Is it possible to wait until all processing is finished before doing something else? Yes. The synchronous nature of reduce() doesn't mean you can't throw a party after every item has been completely processed. Look:

function methodThatReturnsAPromise(id) {
  return new Promise((resolve, reject) => {
    setTimeout(() => {
      console.log(`Processing ${id}`);
      resolve(id);
    }, 1000);
  });
}

let result = [1,2,3].reduce( (accumulatorPromise, nextID) => {
  return accumulatorPromise.then(() => {
    return methodThatReturnsAPromise(nextID);
  });
}, Promise.resolve());

result.then(e => {
  console.log("Resolution is complete! Let's party.")
});

Since all we're returning in our callback is a chained promise, that's all we get when the loop is finished: a promise. After that, we can handle it however we want, even long after reduce() has run its course.

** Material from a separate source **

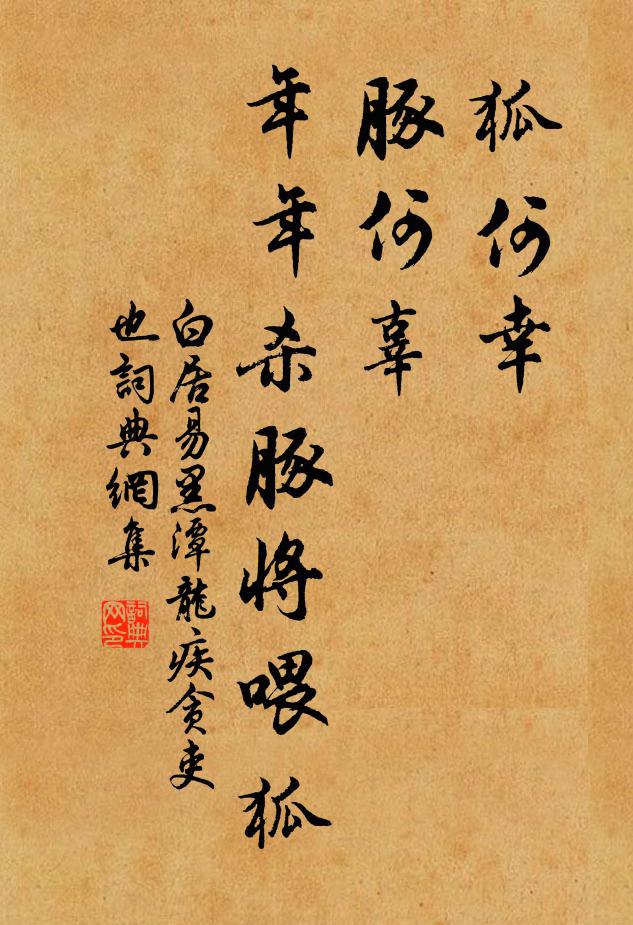 白居易狐何幸？豚何辜？年年杀豚将喂狐书法作品欣赏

Why won't any other Array methods work?

Remember, under the hood of reduce(), we're not waiting for our callback to complete before moving onto the next item. It's completely synchronous. The same goes for all of these other methods:

But reduce() is special.

We found that the reason reduce() works for us is because we're able to return something right back to our same callback (namely, a promise), which we can then build upon by having it resolve into another promise. With all of these other methods, however, we just can't pass an argument to our callback that was returned from our callback. Instead, each of those callback arguments are predetermined, making it impossible for us to leverage them for something like sequential promise resolution.

[1,2,3].map((item, [index, array]) => [value]);
[1,2,3].filter((item, [index, array]) => [boolean]);
[1,2,3].some((item, [index, array]) => [boolean]);
[1,2,3].every((item, [index, array]) => [boolean]);

I hope this helps!

At the very least, I hope this helps shed some light on why reduce() is uniquely qualified to handle promises in this way, and maybe give you a better understanding of how common Array methods operate under the hood. Did I miss something? Get something wrong? Let me know!